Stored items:
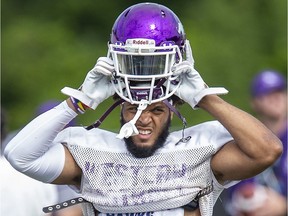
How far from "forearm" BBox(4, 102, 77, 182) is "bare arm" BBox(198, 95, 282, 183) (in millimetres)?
672

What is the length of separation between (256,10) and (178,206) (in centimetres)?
1048

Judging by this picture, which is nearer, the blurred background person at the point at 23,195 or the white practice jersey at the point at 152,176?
the white practice jersey at the point at 152,176

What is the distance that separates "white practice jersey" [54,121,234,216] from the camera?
5.59 m

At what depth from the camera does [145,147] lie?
5.57 metres

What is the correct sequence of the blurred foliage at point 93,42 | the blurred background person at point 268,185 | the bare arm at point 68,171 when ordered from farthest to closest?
the blurred foliage at point 93,42, the blurred background person at point 268,185, the bare arm at point 68,171

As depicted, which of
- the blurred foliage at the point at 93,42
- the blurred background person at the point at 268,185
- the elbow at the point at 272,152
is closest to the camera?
the elbow at the point at 272,152

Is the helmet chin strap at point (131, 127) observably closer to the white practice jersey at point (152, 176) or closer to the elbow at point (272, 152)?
the white practice jersey at point (152, 176)

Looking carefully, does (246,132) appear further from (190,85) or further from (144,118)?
(144,118)

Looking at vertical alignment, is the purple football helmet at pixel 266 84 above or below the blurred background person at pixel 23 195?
below

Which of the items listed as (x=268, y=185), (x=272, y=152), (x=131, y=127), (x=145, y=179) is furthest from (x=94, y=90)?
(x=268, y=185)

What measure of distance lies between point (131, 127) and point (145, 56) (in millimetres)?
333

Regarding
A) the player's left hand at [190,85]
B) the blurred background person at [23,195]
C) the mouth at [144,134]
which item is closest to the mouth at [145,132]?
the mouth at [144,134]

▸ **WHAT THE TASK ASKS**
Arrange the lines from the one containing "What measure of" through the end of the items as a Markdown table with the columns "Row" and "Line", numbering each row and leaving out blank lines.

▸ **EXERCISE RESULT**
| Row | Line |
|---|---|
| 1 | What measure of distance lies between point (131, 127) and point (145, 56) (in millimetres)? |
| 2 | 333 |
| 3 | Regarding |
| 4 | A) the player's left hand at [190,85] |
| 5 | B) the blurred background person at [23,195] |
| 6 | C) the mouth at [144,134] |
| 7 | which item is closest to the mouth at [145,132]? |
| 8 | the mouth at [144,134] |